What needs to be done
Copy everything from "At our core, we" down to "he terms it)." in the piece on stories and prosocial behavior below, swapping "escapist" for "imaginative".

Selected excerpt
....
Robin Hanson posted something titled “Stories Are Like Religion” in which he examines the (my crude paraphrasing here) elevating nature of fantasy and make-believe.
At our core, we are an escapist species, and I would venture to guess the only species capable of “unreality.” Unreality is the source of great industry and wealth and those who learn to market their vision of unreality become so wealthy that their lives essentially mimic unreality for the rest of us who never fostered such skills. The problem with most of us is that we regurgitate reality because we chase a reality we only know of. Unreality is frightening, erratic, and undependable, and for some people, contrary to their goals and values.
The first paragraph of Hanson’s post struck my eye for a specific reason having nothing to do with unreality (or the “story” as he terms it).
Small children (age 4-6) who were exposed to a large number of children’s books and films had a significantly stronger ability to read the mental and emotional states of other people. … The more absorbed subjects were in the story, the more empathy they felt, and the more empathy they felt, the more likely the subjects were to help when the experimenter “accidentally” dropped a handful of pens… Reading narrative fiction … fosters empathic growth and prosocial behavior.
The bold letters are my own.
“Prosocial” behavior was interesting to me because I believe I am one of those former 4 to 6 year olds who surrounded himself with nothing but books. I even tried to craft some rudimentary books by folding paper and stapling the folds while my childish yarns graced the irregular pages. I can attest to this in that I consider myself a master interpreter of human motives and emotions. Some people mistakenly call this intuition. I don’t like the word intuition because it seems to connote magic or psychic powers. I don’t believe in this stuff, but I do believe many people have intuition in the respect that they understand people so well that they can anticipate behavior before it happens. I consider myself one of this group. And if I had to ascribe my “skill” to anything, based on this paragraph, the early immersion in books fits.
The part that initially scared me was the “prosocial” thing. I can even allow for a great deal of empathy on my part…to a fault.
Prosocial is not what it seems. Let it be known that I did not open up Wikipedia or Google to find the objective definition of prosocial. I’m going with the flow, with my instincts. “Prosocial” does not connote that you favor a social life. In fact, prosocial is the antithesis to “anti-social” personality disorder which is entirely different than what it connotes. In fact, people always make the mistaken assumption that if you don’t like to talk to people, you are antisocial. This is false. It means you are “asocial” but not antisocial. Antisocial is a personality disorder characterized by risky and criminal behavior. These people might very well love crowds and talking. But clinically, they are antisocial. Conversely, I believe the prosocial moniker does not imply you adore the social life. Prosocial is not about being a social butterfly.
Rather, I thought of it differently in my own context of life.
I am prosocial in that I understand and comprehend the social dynamics of humans. Do I enjoy or relish it? Fuck no!
I don’t like being around people, I don’t like talking, and I’m bothered by everything incisively human. But I get them. Unlike the normal Aspy or pathological sociophobic person, I fully understand how people work, how they tick, and why tick like they do. I am prosocial because I embrace your behavior as an artifact of civilization. This is what reading a lot at 4-6 years of age opened my eyes to, and made me see the rest of my life. I know a lot of people who love “socializing” but they are not prosocial.
....
(Stored data entries)
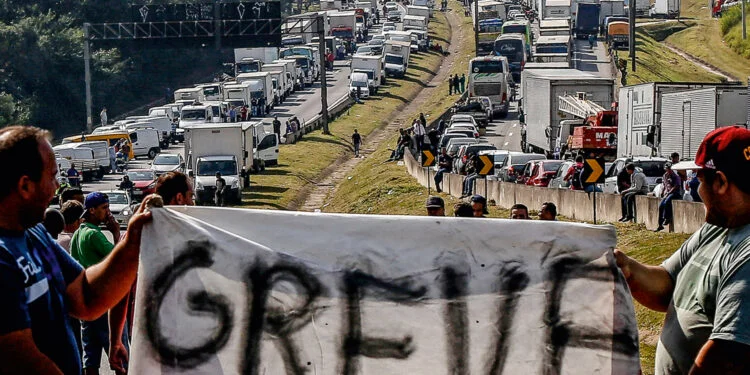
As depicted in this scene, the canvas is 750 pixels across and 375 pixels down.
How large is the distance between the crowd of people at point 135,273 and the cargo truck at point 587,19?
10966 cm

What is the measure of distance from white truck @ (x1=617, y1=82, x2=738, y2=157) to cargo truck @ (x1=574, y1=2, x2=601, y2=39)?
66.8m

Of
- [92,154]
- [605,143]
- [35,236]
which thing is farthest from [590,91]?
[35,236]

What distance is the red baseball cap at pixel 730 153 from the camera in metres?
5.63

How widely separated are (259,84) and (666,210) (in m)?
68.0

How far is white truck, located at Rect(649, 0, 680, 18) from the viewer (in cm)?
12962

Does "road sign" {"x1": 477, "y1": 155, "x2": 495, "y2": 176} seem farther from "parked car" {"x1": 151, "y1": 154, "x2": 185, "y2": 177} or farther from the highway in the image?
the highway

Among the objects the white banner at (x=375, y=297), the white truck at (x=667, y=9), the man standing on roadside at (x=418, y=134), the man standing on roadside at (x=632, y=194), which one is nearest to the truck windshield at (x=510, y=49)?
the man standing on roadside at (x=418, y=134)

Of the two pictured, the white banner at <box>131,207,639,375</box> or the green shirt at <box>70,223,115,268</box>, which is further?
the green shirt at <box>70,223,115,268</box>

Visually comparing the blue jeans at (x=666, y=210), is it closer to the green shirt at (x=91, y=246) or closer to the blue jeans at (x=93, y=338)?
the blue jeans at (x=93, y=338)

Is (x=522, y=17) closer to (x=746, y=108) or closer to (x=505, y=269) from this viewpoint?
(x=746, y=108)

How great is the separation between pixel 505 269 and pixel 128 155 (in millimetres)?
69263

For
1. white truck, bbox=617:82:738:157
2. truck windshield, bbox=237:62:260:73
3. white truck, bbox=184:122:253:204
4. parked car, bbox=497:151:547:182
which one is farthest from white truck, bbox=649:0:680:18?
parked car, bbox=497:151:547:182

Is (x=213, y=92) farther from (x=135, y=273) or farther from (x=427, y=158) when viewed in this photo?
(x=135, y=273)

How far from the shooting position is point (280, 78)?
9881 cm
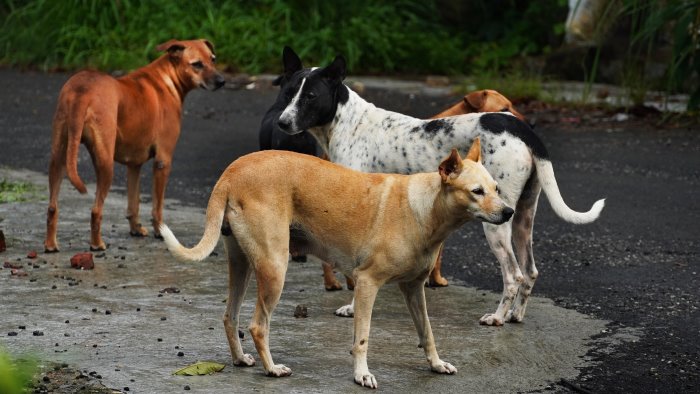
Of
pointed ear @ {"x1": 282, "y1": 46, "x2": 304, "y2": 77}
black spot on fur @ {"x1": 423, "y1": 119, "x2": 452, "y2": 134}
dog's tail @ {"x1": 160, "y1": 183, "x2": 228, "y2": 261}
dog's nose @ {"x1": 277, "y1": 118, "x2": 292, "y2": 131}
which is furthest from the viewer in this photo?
....
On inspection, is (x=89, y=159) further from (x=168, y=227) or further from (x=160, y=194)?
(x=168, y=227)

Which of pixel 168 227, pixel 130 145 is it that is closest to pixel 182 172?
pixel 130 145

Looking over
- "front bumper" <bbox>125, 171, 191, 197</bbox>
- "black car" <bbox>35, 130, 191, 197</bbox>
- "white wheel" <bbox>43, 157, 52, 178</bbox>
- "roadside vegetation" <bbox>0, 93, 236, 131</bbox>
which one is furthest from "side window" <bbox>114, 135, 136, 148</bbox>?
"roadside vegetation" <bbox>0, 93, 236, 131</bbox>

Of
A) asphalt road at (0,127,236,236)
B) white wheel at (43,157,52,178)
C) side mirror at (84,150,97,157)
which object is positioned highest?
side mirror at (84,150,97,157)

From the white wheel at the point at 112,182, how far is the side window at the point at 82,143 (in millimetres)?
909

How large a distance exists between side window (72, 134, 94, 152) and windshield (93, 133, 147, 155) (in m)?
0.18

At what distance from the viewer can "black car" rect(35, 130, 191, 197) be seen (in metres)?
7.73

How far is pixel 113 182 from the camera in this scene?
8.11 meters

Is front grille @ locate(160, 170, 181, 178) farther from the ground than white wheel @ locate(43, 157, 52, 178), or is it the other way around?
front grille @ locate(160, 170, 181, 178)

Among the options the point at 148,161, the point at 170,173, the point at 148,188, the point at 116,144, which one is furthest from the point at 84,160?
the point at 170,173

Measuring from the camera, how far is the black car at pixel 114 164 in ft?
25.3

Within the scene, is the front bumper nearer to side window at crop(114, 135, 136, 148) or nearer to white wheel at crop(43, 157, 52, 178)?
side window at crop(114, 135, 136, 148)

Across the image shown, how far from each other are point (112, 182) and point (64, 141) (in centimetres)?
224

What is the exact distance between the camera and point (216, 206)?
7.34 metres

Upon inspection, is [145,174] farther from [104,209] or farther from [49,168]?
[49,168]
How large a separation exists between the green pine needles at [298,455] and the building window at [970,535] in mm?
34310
....
Written answer
At our core, we are an imaginative species, and I would venture to guess the only species capable of “unreality.” Unreality is the source of great industry and wealth and those who learn to market their vision of unreality become so wealthy that their lives essentially mimic unreality for the rest of us who never fostered such skills. The problem with most of us is that we regurgitate reality because we chase a reality we only know of. Unreality is frightening, erratic, and undependable, and for some people, contrary to their goals and values.
The first paragraph of Hanson’s post struck my eye for a specific reason having nothing to do with unreality (or the “story” as he terms it).